Turn the stretch from the line containing "What spatial distance" through the end of the data into a Markdown table with the columns Row and Line, omitting blank lines.

Spatial reasoning data
>> Start
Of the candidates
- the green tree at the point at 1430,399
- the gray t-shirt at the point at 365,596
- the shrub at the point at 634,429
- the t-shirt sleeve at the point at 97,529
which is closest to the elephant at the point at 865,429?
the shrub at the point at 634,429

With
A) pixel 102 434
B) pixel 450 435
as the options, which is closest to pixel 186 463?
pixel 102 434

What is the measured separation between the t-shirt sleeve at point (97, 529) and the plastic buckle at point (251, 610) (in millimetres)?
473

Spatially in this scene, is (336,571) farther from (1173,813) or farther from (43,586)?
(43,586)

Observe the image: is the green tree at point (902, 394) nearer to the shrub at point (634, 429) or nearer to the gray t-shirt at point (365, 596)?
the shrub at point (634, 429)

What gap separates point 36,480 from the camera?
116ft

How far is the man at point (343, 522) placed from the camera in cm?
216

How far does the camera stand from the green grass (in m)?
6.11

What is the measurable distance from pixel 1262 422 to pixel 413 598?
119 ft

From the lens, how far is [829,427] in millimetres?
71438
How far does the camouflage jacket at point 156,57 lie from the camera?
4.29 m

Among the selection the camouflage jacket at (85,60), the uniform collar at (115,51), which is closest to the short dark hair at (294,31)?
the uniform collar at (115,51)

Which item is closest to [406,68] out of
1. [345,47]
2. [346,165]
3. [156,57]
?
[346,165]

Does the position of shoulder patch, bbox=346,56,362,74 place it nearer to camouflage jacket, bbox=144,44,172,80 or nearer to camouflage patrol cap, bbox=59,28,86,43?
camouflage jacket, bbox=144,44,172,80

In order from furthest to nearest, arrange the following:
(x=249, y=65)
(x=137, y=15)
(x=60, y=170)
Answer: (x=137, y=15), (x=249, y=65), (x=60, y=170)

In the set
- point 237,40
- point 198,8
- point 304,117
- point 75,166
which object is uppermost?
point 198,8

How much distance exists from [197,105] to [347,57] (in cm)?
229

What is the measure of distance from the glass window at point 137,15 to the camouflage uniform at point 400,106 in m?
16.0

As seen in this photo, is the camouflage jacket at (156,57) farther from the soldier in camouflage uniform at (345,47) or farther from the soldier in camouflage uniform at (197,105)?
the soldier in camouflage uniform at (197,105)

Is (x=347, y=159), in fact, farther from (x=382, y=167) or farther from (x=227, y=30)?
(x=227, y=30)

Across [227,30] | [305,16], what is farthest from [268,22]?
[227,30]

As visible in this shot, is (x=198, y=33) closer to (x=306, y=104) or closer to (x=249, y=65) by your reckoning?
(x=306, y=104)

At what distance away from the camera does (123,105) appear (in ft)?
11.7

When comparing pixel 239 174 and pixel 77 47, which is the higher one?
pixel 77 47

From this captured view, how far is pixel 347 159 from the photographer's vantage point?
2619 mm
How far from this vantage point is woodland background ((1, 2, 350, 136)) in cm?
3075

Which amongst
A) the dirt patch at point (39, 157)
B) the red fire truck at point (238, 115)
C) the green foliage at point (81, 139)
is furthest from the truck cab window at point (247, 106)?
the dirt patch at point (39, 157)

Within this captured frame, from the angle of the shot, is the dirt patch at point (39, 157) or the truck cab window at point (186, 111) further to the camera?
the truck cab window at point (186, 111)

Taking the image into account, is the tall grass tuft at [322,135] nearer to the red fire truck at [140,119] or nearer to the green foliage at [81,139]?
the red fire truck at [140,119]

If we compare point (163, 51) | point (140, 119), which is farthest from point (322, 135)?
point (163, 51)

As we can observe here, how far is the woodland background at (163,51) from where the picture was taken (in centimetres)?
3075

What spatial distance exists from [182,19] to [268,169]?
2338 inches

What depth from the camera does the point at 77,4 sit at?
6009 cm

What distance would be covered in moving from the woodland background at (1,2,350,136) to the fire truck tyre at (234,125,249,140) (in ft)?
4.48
>> End
WRITTEN ANSWER:
| Row | Line |
|---|---|
| 1 | What spatial distance exists from [182,19] to [268,169]? |
| 2 | 2338 inches |
| 3 | What depth from the camera does the point at 77,4 sit at? |
| 4 | 6009 cm |
| 5 | What distance would be covered in moving from the woodland background at (1,2,350,136) to the fire truck tyre at (234,125,249,140) (in ft)? |
| 6 | 4.48 |